INPUT DATA:
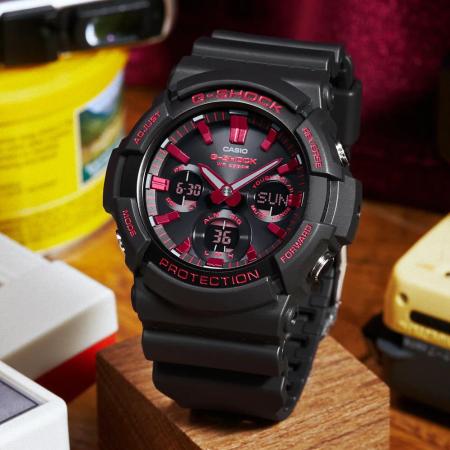 CASIO G-SHOCK 黑紅潮流雙顯太陽能腕錶 GAS-100BNR-1A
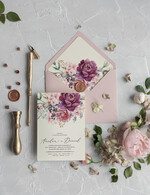 Zaproszenia ślubne Rustykalne i Natura zaproszenia na ślub w pastelowych kolorach z pięknym motywem kwiatowym rustykalne zaproszenia ślubne 2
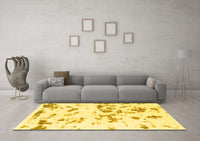 Machine Washable Abstract Yellow Modern Rug, wshabs1135yw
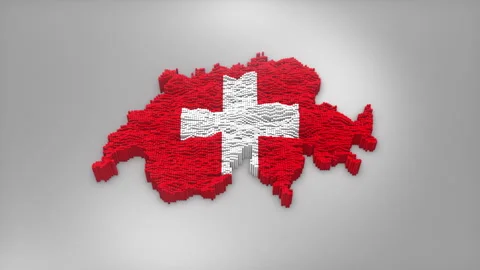 Switzerland Map with Flag Intro Background Stock Footage 315162189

EXERCISE GOAL: Give the listing again exactly, minus its images.

REPLY:
 CASIO G-SHOCK 黑紅潮流雙顯太陽能腕錶 GAS-100BNR-1A
 Zaproszenia ślubne Rustykalne i Natura zaproszenia na ślub w pastelowych kolorach z pięknym motywem kwiatowym rustykalne zaproszenia ślubne 2
 Machine Washable Abstract Yellow Modern Rug, wshabs1135yw
 Switzerland Map with Flag Intro Background Stock Footage 315162189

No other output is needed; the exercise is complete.